Im DHL-Preis der Vielseitigkeitsreiter gewann das Deutsche Team die Mannschaftswertung vor Australien und Schweden. Die 4 Reiter rund um den Chef d'Équipe Dr. Jens Adolphsen erritten ein Preisgeld von 16800Euro. In der Einzelwertung gab sogar einen deutschen Doppelsieg. Ingrid Klimpke gewann die Gesamtwertung auf dem 13-jährigen Oldenburger Wallach Horseware Hale Bob knapp vor  Michael Jung und dem 17-jährigen Wallach La Biosthetique-Sam FBW. Sie durfte sich über  31.000Euro Preisgeld freuen. Shane Rose aus Australien erreichte Platz 3.

Blogger Lounge

Zum ersten Mal gab es dieses Jahr beim CHIO eine Blogger-Lounge auf dem Aachener Turniergelände. 12 tolle Mädels, bekannt aus ihren Blogs und Social Media-Kanälen, waren während der Turniertage in der Lounge anzutreffen, führten Interviews und plauderten mit ihren Fans. Die Bloggerinnen durfte sogar hinter dei Kulissen schauen, mit Ingrid Klimke die Gelände Strecke abgehen, die Stallungen besichtigen und den heiligen Rasen im Hauptstadion, kurz vor dem Rolex Grand Prix bestaunen.

chio-aachenPhoto: ANS Quelle: CHIO Aachen Ponys in Action Foto: Michael Strauch | Quelle: CHIO Aachen

Das ist CHIO

Bei einzigartiger Atmosphäre im Aachener Soers Stadium war einmal mehr erstklassiger Sport geboten bei der diesjährigen CHIO. Angefeuert wurden die Athleten wieder von rund 350.000 Besuchern.  Diese kommen nicht nur wegen des Weltklasse-Sports, sondern sicher auch wegen dem spektakulären Rahmenprogramm.

Neben dem Einzug der Nationen, dem Kinderponyrennen, imposanten Vorführungen mit großartiger Musikbegleitung bei Pferd und Synfonie ist auch der alljährliche Abschiedsauszug aus dem Stadion ein absolut einmaliges Highlight.

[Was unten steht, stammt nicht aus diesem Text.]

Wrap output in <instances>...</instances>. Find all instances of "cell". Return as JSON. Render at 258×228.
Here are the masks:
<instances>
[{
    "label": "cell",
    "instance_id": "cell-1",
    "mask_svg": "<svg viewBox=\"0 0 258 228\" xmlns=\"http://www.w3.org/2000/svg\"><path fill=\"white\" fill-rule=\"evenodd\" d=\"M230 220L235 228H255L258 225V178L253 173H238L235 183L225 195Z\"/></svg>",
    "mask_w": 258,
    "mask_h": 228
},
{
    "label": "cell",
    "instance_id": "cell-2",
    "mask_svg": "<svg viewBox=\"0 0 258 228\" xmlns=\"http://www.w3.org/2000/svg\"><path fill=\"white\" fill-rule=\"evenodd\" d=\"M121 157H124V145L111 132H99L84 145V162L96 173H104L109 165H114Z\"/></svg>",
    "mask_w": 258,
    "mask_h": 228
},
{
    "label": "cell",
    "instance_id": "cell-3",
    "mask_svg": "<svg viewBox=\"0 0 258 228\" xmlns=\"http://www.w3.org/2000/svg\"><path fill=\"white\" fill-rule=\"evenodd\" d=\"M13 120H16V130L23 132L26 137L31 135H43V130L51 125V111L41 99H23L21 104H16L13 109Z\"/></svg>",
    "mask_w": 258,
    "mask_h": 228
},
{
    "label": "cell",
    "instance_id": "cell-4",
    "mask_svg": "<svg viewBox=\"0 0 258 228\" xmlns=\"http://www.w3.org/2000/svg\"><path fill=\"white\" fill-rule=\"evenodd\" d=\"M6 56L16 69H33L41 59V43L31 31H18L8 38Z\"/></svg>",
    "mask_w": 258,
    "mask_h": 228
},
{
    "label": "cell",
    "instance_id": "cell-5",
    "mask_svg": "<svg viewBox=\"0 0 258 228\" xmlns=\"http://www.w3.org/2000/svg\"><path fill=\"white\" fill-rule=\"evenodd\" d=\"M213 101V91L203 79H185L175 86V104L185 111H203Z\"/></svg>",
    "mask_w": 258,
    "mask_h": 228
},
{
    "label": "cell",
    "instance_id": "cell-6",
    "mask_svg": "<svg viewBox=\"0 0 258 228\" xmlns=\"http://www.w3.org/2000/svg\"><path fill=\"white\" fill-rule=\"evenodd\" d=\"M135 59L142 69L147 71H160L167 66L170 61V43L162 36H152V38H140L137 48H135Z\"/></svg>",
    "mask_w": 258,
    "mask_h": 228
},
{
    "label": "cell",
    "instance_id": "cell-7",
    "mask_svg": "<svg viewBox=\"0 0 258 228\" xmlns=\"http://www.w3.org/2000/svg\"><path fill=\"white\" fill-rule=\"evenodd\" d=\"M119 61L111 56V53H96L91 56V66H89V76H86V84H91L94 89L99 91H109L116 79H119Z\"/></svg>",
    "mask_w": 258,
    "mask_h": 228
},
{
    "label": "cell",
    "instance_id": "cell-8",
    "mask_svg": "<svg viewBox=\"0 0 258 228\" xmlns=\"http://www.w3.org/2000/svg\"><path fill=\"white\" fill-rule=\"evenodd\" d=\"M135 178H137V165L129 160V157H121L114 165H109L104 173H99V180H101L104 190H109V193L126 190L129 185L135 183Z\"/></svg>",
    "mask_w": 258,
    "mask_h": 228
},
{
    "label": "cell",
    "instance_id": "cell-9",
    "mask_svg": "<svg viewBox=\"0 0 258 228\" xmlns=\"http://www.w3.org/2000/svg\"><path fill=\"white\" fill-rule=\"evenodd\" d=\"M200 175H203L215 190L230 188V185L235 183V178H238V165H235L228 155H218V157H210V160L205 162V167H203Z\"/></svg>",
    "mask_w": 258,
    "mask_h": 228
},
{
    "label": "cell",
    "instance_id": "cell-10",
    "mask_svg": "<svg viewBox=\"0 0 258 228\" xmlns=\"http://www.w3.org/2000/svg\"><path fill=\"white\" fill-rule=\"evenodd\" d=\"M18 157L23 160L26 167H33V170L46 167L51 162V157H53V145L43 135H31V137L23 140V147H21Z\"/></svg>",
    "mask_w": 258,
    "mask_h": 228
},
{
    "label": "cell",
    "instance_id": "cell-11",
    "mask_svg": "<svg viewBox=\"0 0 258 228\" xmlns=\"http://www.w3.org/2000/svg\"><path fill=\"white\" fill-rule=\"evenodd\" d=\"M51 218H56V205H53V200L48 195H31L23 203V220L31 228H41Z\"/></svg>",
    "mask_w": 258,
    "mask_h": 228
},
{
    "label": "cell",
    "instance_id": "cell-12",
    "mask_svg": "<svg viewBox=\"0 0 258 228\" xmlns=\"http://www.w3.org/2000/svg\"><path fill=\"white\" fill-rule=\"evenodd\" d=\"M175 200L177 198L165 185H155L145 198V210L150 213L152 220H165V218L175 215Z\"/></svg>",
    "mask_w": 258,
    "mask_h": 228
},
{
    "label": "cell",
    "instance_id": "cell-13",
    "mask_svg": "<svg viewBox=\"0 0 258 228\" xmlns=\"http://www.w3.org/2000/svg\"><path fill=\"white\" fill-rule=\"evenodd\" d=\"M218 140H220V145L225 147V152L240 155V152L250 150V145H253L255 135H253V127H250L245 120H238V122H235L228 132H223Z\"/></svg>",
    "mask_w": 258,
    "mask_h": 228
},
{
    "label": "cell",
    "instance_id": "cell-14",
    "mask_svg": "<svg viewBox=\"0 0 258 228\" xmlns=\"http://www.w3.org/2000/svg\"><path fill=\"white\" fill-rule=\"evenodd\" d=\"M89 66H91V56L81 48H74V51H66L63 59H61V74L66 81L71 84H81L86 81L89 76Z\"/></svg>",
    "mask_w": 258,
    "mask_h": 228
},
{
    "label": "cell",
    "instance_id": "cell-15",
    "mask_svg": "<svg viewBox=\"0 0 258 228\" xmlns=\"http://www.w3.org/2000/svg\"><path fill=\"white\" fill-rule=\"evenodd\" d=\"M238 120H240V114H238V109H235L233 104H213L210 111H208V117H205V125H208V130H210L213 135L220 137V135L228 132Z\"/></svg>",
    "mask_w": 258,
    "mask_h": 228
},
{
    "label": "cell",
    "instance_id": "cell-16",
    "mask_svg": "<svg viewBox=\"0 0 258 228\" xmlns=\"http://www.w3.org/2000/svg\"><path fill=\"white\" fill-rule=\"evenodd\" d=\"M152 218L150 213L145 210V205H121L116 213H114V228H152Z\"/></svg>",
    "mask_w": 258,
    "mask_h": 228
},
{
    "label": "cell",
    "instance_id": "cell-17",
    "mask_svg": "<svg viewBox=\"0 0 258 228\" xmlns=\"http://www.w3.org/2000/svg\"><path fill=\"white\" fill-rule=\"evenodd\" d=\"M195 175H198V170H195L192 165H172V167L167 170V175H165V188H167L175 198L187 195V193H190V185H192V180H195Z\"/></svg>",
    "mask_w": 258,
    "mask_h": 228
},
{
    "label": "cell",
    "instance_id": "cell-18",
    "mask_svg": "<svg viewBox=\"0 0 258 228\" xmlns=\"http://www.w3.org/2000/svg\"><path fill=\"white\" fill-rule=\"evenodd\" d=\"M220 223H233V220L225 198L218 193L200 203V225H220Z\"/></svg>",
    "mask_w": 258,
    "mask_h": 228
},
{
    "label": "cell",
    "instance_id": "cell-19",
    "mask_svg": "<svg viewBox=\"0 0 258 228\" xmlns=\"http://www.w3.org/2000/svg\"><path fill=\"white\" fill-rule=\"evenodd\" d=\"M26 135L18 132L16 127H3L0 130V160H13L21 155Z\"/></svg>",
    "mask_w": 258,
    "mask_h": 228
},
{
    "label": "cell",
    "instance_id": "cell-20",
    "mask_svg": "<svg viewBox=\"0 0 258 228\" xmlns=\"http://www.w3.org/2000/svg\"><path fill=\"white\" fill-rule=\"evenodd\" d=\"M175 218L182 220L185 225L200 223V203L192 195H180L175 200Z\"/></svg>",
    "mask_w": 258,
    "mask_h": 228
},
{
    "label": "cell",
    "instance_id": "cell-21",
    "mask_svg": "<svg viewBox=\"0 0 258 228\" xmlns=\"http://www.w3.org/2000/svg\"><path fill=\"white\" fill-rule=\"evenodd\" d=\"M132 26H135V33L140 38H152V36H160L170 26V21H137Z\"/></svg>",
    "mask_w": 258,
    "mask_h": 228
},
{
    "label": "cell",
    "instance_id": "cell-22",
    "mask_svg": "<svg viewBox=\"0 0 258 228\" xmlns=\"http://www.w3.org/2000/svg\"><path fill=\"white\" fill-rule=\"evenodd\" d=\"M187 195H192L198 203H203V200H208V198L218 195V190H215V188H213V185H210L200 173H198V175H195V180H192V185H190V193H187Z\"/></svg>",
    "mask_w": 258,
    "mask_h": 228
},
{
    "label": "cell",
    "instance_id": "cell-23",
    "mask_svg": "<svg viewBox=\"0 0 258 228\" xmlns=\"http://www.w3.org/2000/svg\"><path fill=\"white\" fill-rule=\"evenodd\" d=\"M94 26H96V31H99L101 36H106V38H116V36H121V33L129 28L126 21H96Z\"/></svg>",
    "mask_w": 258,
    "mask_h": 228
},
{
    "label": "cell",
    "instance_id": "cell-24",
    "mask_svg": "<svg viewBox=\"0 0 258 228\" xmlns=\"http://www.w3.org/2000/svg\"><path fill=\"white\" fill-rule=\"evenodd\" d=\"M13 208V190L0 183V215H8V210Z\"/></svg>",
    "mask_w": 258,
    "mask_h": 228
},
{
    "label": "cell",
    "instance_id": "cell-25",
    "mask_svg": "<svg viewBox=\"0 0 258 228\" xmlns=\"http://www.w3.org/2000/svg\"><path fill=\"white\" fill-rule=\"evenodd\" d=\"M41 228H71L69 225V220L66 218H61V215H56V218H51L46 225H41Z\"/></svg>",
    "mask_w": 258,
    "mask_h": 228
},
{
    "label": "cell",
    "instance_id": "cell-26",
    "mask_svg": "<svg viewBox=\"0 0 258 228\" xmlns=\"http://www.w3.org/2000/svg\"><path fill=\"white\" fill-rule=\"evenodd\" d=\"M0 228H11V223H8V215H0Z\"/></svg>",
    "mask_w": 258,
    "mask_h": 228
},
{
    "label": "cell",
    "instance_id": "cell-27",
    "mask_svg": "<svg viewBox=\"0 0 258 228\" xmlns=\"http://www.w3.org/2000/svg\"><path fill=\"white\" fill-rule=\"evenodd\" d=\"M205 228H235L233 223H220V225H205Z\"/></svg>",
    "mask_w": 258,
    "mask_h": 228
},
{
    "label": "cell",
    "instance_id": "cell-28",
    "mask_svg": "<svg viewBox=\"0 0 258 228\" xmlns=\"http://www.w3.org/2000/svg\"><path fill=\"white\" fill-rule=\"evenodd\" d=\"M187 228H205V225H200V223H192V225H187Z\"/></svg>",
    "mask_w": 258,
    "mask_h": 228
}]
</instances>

Pferd und Synfonie Foto: Michael Strauch | Quelle: CHIO Aachen

"Winke-Winke"

Am letzten Sonntag Abend der CHIO wir es ganz besonders deutlich, die CHIO Aachen lebt von ihrem Publikum. Der Trennungsschmerz findet bei der CHIO immer einen ganz besonderen Ausdruck: Wenn nämlich die letzte Entscheidung gefallen ist, dann zücken Besucher wie Aktive ihre weißen Taschentücher, um sich beim gegenseitigen "Winke-Winke" das Versprechen auf ein Wiedersehen im nächsten Jahr zu geben.